Jone Luiz C. da Costa.
A intervenção ocorreu em dois locais
distintos, o primeiro no “senadinho” que funciona em uma garagem, próximo à
prefeitura de Cuiabá, onde ocorre uma reunião de senhores que outrora ocuparam
cargos importantes na cidade e que se reúnem diariamente pela manhã para
discutirem assuntos diversos. O segundo ocorreu na Praça da República onde foi
criada a “república do cochilo”, o que se deu por volta do meio-dia. Em outro
momento, ainda na praça, foi estendido um varal no qual seriam colocados
cartazes escritos pelos participantes com mensagens que gostariam que se tornassem
reais e semelhantemente foi disposta uma bacia com água onde seriam colocados
cartazes com mensagens que as pessoas gostariam que não acontecessem.
Ao me reunir com o grupo da
intervenção na praça Alencastro pela manhã, afim de preparar e dar inicio à
primeira intervenção, percebi coisas que outrora não me chamavam a atenção, as
coisas e pessoas que antes se apresentavam como um pano de fundo, agora estavam
em primeiro plano – era a imagem de um
homem dormindo sentado, de um grupo de jovens logo cedo já reunidos, alguns
senhores conversando com muita intimidade, um veículo todo enfeitado que
encontrava-se estacionado próximo, e essa percepção diferenciada não terminou
ali.
Foto1: local de encontro marcado, para
dar inicio às intervenções.
Iniciando
a intervenção, o deslocamento até ao senadinho, o que se deu com todos utilizando
"sombrinhas", gerou uma imagem profunda que até hoje me faz refletir
e, melhor que isso, foi bom perceber que pessoas que observavam esse
deslocamento foram indagados, em seu interior, a refletirem sobre as práticas
políticas e sociais em que vivem – neste momento nossos objetivos começaram a
ser realizados, semelhante às práticas desenvolvidas pelos situacionistas.

* LINHAS LISTADAS:
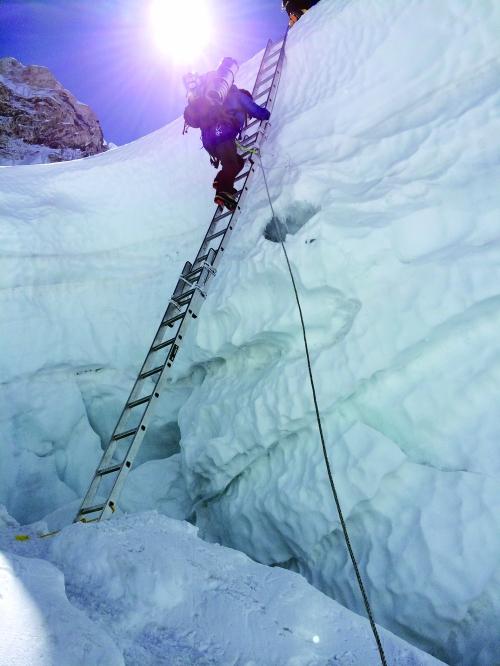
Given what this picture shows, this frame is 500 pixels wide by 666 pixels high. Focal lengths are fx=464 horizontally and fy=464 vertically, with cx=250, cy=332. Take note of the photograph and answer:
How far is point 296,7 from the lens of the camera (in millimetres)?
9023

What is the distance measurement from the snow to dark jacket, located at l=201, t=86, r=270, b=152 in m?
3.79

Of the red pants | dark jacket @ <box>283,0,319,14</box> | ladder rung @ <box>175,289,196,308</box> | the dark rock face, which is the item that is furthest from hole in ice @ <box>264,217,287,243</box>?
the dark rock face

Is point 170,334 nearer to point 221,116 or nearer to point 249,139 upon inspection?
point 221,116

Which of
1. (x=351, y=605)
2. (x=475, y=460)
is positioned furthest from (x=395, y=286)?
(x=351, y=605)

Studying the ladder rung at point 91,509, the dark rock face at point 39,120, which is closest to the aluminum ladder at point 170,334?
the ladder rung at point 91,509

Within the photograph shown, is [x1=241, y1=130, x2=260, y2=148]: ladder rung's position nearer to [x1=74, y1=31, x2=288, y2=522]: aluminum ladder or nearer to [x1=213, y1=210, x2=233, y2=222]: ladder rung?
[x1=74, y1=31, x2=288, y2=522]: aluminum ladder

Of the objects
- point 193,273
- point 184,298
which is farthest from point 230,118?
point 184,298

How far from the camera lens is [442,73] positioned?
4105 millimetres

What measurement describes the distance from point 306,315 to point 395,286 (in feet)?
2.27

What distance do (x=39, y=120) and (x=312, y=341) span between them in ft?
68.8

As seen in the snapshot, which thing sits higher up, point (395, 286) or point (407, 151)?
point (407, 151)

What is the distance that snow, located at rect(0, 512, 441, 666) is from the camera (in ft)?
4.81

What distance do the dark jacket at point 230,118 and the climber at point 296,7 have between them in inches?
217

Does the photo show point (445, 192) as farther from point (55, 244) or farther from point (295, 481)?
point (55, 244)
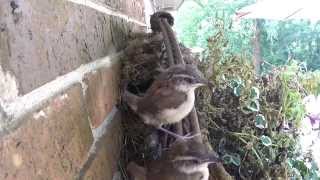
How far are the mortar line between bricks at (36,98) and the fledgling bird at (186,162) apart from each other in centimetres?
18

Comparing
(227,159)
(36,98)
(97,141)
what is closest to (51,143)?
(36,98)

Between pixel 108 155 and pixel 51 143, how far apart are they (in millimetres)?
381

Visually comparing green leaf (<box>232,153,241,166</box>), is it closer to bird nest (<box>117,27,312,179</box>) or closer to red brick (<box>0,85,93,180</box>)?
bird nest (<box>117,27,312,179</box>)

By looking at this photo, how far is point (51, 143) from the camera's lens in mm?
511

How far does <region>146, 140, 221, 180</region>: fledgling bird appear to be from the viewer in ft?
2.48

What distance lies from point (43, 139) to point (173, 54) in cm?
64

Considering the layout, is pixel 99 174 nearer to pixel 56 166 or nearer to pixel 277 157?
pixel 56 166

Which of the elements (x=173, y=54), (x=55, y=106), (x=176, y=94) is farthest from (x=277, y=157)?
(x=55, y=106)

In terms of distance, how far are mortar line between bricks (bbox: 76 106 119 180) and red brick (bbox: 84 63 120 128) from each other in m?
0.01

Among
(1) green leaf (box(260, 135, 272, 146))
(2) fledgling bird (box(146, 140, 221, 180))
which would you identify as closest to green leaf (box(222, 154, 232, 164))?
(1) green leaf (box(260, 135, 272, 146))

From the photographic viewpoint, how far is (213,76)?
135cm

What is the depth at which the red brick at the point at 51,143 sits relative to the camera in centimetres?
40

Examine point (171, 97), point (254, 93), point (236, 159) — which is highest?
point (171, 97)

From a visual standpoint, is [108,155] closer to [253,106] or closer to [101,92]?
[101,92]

* EXERCÍCIOS:
a) Transcreva, do texto sobre a intervenção em Cuiabá, a passagem que se inicia com as palavras que contêm "Jone Luiz C." e termina em "que não acontecessem.".
b) Redimensione as linhas listadas, desde a que contém "Examine point (171, 97), point" até o fim dessas linhas, reescrevendo-as por inteiro, inclusive o que cada uma pede. Multiplique por 2,2 as coordenadas das respostas e arredonde-as para inteiros, com metades para cima.

* SOLUÇÕES POR TAREFA:
a)
Jone Luiz C. da Costa.
A intervenção ocorreu em dois locais
distintos, o primeiro no “senadinho” que funciona em uma garagem, próximo à
prefeitura de Cuiabá, onde ocorre uma reunião de senhores que outrora ocuparam
cargos importantes na cidade e que se reúnem diariamente pela manhã para
discutirem assuntos diversos. O segundo ocorreu na Praça da República onde foi
criada a “república do cochilo”, o que se deu por volta do meio-dia. Em outro
momento, ainda na praça, foi estendido um varal no qual seriam colocados
cartazes escritos pelos participantes com mensagens que gostariam que se tornassem
reais e semelhantemente foi disposta uma bacia com água onde seriam colocados
cartazes com mensagens que as pessoas gostariam que não acontecessem.

b)
Examine point (171, 97), point (254, 93), point (236, 159) — which is highest?
point (376, 213)

From a visual standpoint, is [108,155] closer to [253,106] or closer to [101,92]?
[222,202]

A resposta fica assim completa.